DE-NOISE THE STIMULI
This is well illustrated by working with sound and its de-noising. In short, the algorithm is simple: we record noise, we record what we want to record – let’s say our voice (with the noise, of course), and then, in short, we subtract the pure noise from our voice and we get the rest, that is, our voice without noise. The brain works similarly. It associates that the heart is beating, especially at what frequency, and ignores it.
THERE IS NO SMOKE WITHOUT FIRE…
… a rose without thorns and a brain without mistakes. Exactly so – evolution’s most precious creation is not perfect and makes mistakes, takes shortcuts, can be lazy. It happens to lump all stimuli with a frequency similar to the heartbeat together and ignore them. At least, he tries to do so by making it difficult to notice them. He behaves terribly stereotypically – he generalizes stimuli.
In order not to be accused of purely philosophical chatter, let’s turn to scientific experiments. One study noted that visual stimuli synchronized with a particular participant’s heartbeat were harder to perceive than asynchronous stimuli. The subjects needed more time to be aware of them. It has been suggested that the anterior insula – an anatomical structure of the brain made up of gray matter – plays a major role in suppressing interoceptive bodily signals, simplifying: those coming from within us.
BRAIN OR HEART?
So the brain suppresses the internal stimulus, which is the heartbeat. Let’s say that the brain is the upper hand. But our experience of the world depends on how our heartbeats. So this important muscle doesn’t give up. It makes it hard for the brain to see other stimuli in sync with the heart. It’s like it’s jealous of them. Only it’s the brain’s own fault for acting this way. Who has the final say? The two organs affect each other. Trying to answer such a question is akin to asking the egg and the chicken. Remember, however, that the heart is not the only source of stimuli that the brain must suppress.

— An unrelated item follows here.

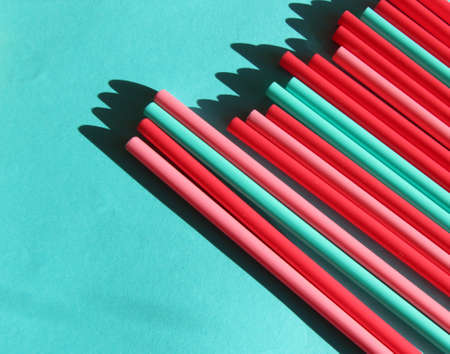 Mixed vivid color of straw stickの写真素材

All this fuss about the heart and the brain has a second bottom. It has been suggested that interoceptive sensitivity, particularly of the heartbeat, plays a key role in the pathogenesis of anxiety disorders. In other words, how the brain handles the suppression of stimuli from our bodies may influence whether we perform better in a stressful situation, for example. There is a hypothesis that people who are more sensitive to their internal states are more likely to have anxiety disorders. In short: it’s better not to hear your heart, but should you listen to it? The decision is up to you. Find your golden mean.

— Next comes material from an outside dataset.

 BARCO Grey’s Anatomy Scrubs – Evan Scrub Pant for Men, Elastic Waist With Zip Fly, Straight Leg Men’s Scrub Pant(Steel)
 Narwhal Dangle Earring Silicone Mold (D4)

- Roy Salomon, Roberta Ronchi, Jonathan Dönz, Javier Bello-Ruiz, Bruno Herbelin, Remi Martet, Nathan Faivre, Karl Schaller and Olaf Blanke, The Insula Mediates Access to Awareness of Visual Stimuli Presented Synchronously to the Heartbeat, Journal of Neuroscience 4 May 2016, 36 (18) 5115-5127; doi.org/10.1523/JNEUROSCI.4262-15.2016;
- Schulz, A., & Vögele, C. (2015). Interoception and stress. Frontiers in psychology, 6, 993; doi.org/10.3389/fpsyg.2015.00993;
- Domschke K, Stevens S, Pfleiderer B, Gerlach AL. Interoceptive sensitivity in anxiety and anxiety disorders: an overview and integration of neurobiological findings. Clin Psychol Rev. 2010 Feb;30(1):1-11; doi.org/10.1016/j.cpr.2009.08.008. PMID: 19751958.